Martha is a sweet old thing, she came to Canada from some foreign country about 80 years ago. Although she’s 92, she has a bounce in her step (when she’s walking with a walker) of an 87 year old. Anyway, I digress–I was feeding Martha some pudding, delicious chocolate pudding, and I decided to tell her about this article. I started off by explaining that the research was conducted at Yale University, and then I told her about the term *elderspeak*. Well, for one reason or another she didn’t seem to hear that part and she asked me to repeat myself. So I picked up the bullhorn that I carry for just these occasions (the elderly have terrible hearing) and I screamed as loud as I could, “ELDERSPEAK-IT’S CALLED ELDERSPEAK.” Martha was anything but annoyed, she perked right up, practically jolted herself right out of the seat.

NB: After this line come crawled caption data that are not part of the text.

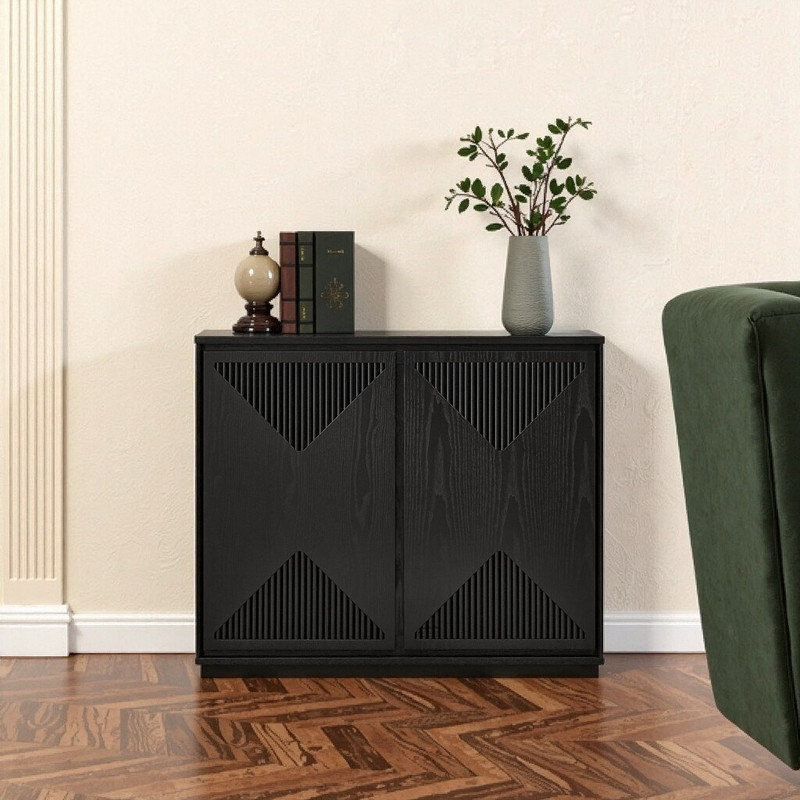 Buffet en bois massif Pensa, Noir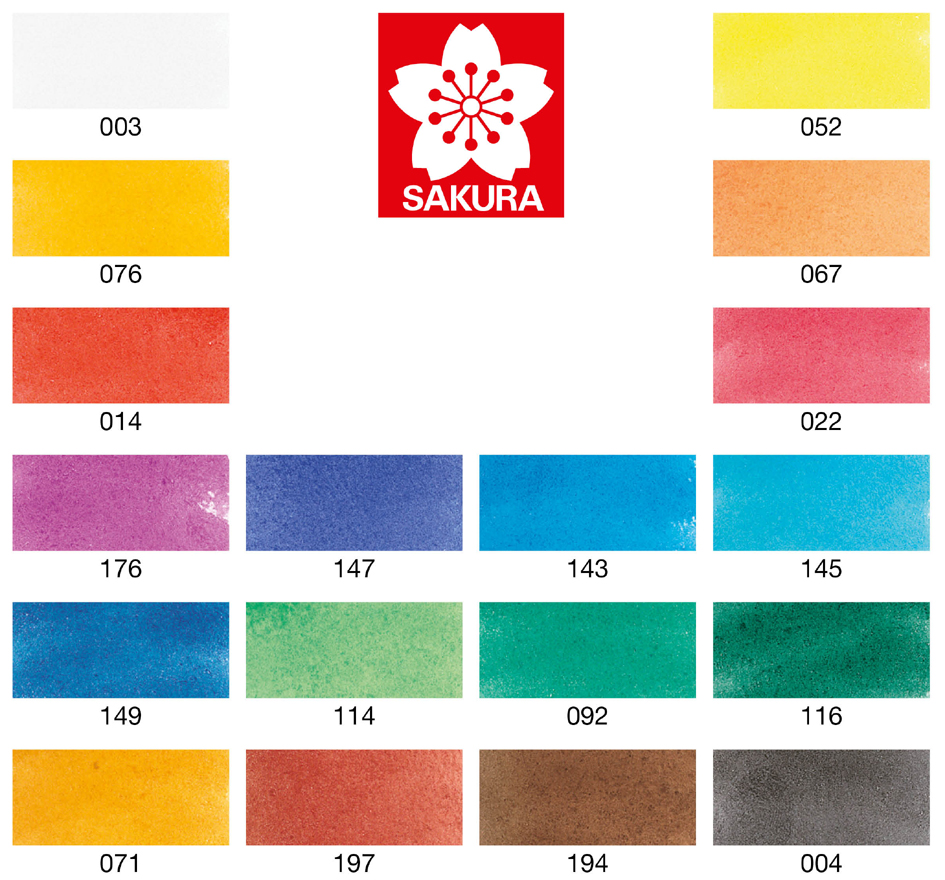 SAKURA Peinture aquarelle Koi Water Colors Sketch Box 18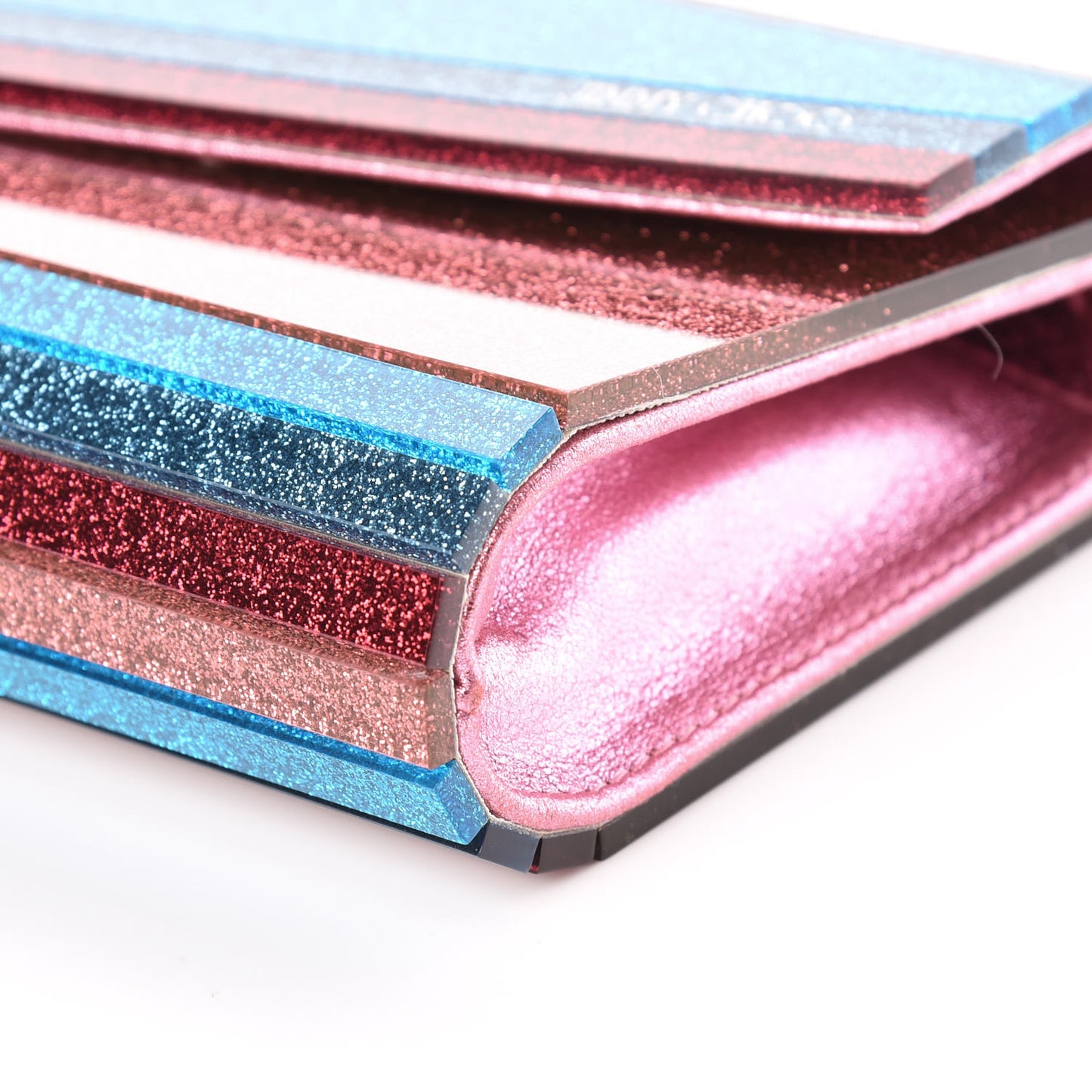 Acrylic Glitter Candy Clutch Raspberry Mix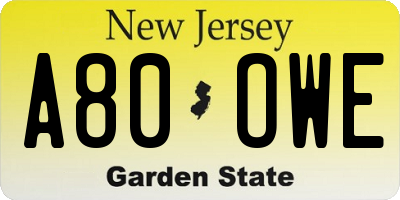 NJ license plate A80OWE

To me, that tells me Martha was interested and intrigued by what I was saying, so I continued screaming into the bullhorn at her–but very, very slowly–it seems when a person reaches a certain age they have trouble *keeping up with the tour*, if you will. I screamed as loudly, but slowly, as I could, “MARTHA….SWEETIE…THE…STUDY…SAYS…”, at that point, Martha grabbed her chest and started heaving. I could see the positive affect I was having on her. By speaking slowly and very loudly, all the while peppering her with the words *dear* and *sweetie*, she was overcome with emotion and displayed her gratitude towards me by putting her hand over her heart, as a way of telling me that she loved me and appreciated my speaking to her like the slow-witted nitwit that she had become.

In a strange turn of events though, Martha died minutes after I left the home. Completely unrelated, no doubt.

I’ll have to make sure to get my secretary to send her family a card…and this time my secretary better not forget to sign my name to it. Man, I’m not going through that embarrassment again.

I’m going to miss Martha, somewhat…

One Response to “Don’t Speak Down To The Aged, They’ll Die”

  1. dinosaur Says:

    It is also said that speaking loudly and slowly is unnecessary.

    Obviously from someone who read a book and has never been around old people what. what. what! WHAT!!!!!!!

    I’m done with this thread sonny.